Inosine, AMP, and Vidarabine: Network Pharmacology and LC-MS Reveal Key Bioactive Compounds in Periplaneta americana for Ulcerative Colitis Management

Abstract

Ulcerative colitis (UC) is a chronic inflammatory bowel disease with unmet therapeutic needs. This study investigates the therapeutic potential of Periplaneta americana L. extract (PAE) and its molecular mechanisms, integrating network pharmacology and experimental validation. Liquid chromatography-mass spectrometry identified 1355 compounds in PAE. Network pharmacology analysis revealed that inosine, vidarabine, and adenosine 5'-monophosphate (AMP) were core components and the core components synergistically regulated key targets and acted on inflammation-related pathways, thereby establishing a multi-target anti-inflammatory regulatory network. In vivo experiments demonstrated that these compounds significantly alleviated colitis symptoms in dextran sulfate sodium-induced mice, as evidenced by reduced disease activity index scores, preserved colonic mucosal architecture, and decreased inflammatory infiltration. Mechanistically, core compounds down-regulated granulocyte-macrophage colony-stimulating factor (GM-CSF), inducible nitric oxide synthase (iNOS)/NOS2, monocyte chemoattractant protein 1 (MCP-1), and transforming growth factor beta 1 (TGF-β1), while they up-regulated interleukin-10 (IL-10) and epidermal growth factor (EGF). Additionally, they activated epidermal growth factor receptor (EGFR)-mediated pathways. Molecular docking analysis revealed that adenosine analogs preferentially bound to A1/A2a receptors, triggering signaling cascades essential for epithelial repair and inflammation resolution. This study established the multi-component, multi-pathway mechanism of PAE in UC, highlighting its dual role in suppressing inflammation and promoting mucosal healing. By bridging traditional herbal use with modern molecular insights, these findings provided a translational foundation for developing PAE-based therapies for UC.

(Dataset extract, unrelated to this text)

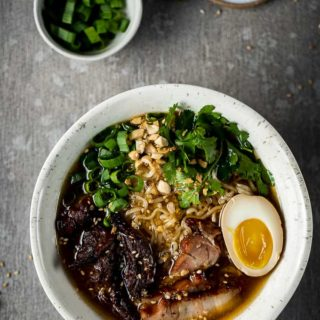 bowls of ramen with pork, noodles, egg and vegetables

Keywords: Periplaneta americana; adenosine analogs; inflammation; mucosal repair; network pharmacology; ulcerative colitis.

Figure 1

LC-MS/MS chromatogram of PAE. (A) Total ion chromatogram (TIC) of PAE. (B) The enlarged view of the range from 0.5 to 6 min in the TIC.

Figure 2

Potential targets of PAE in the treatment of UC. (A) Overlap between targets of G1 compounds and disease/symptom targets; (B) Overlap between targets of G2 compounds and disease/symptom targets; (C) KEGG enrichment analysis of overlapping genes between drug targets and disease targets (left: G1, right: G2); (D) Network of active components, targets, and pathways.

Figure 3

Venn diagram of intersecting signaling pathways of G1 (A), G2 (B) compounds for the treatment of diseases/symptoms.

Figure 4

Molecular docking results of key targets with main components in PAE. (A) Heatmap of binding energies from molecular docking between core compounds and potential targets. (B) Molecular docking of adenosine 2′,3′-cyclic phosphate with ADORA2a. (C) Molecular docking of adenosine 5′-monophosphate with ADORA1. (D) Molecular docking of adenosine 5′-monophosphate with ADORA2a.

Figure 5

Effects of PAE on colitis symptoms. (A) Body weight changes in UC mice during administration. (B) Colonic morphology of mice. (C) Disease activity index (DAI) scores during administration. (D) Microscopic observation of H&E-stained section, red arrow: Inflammation, green arrow: Crypt destruction. (E) Levels of pro-inflammatory cytokines (GM-CSF, EGF, IL-10, IL-17A, MCP-1, TGF-β1, and iNOS/NOS2) assessed using ELISA kits. All data are presented as mean ± SD (n = 6 per group); * p < 0.05, *** p < 0.001 vs. NC group; ** p < 0.01, *** p < 0.001 vs. MC group.

Figure 6

PAE restores the intestinal barrier in DSS-induced colitis. (A) Expression levels of EGFR, ERK, PI3K, AKT, and Src in colonic tissues assessed by immunohistochemical (IHC) analysis (positive staining is indicated by pale yellow, brown, or tan granules). (B) Quantification of IHC results (20× magnification; scale bar: 50 µm). Data are expressed as mean ± SD; ** p < 0.01, *** p < 0.001 vs. NC group; ** p < 0.01, *** p < 0.001 vs. MC group.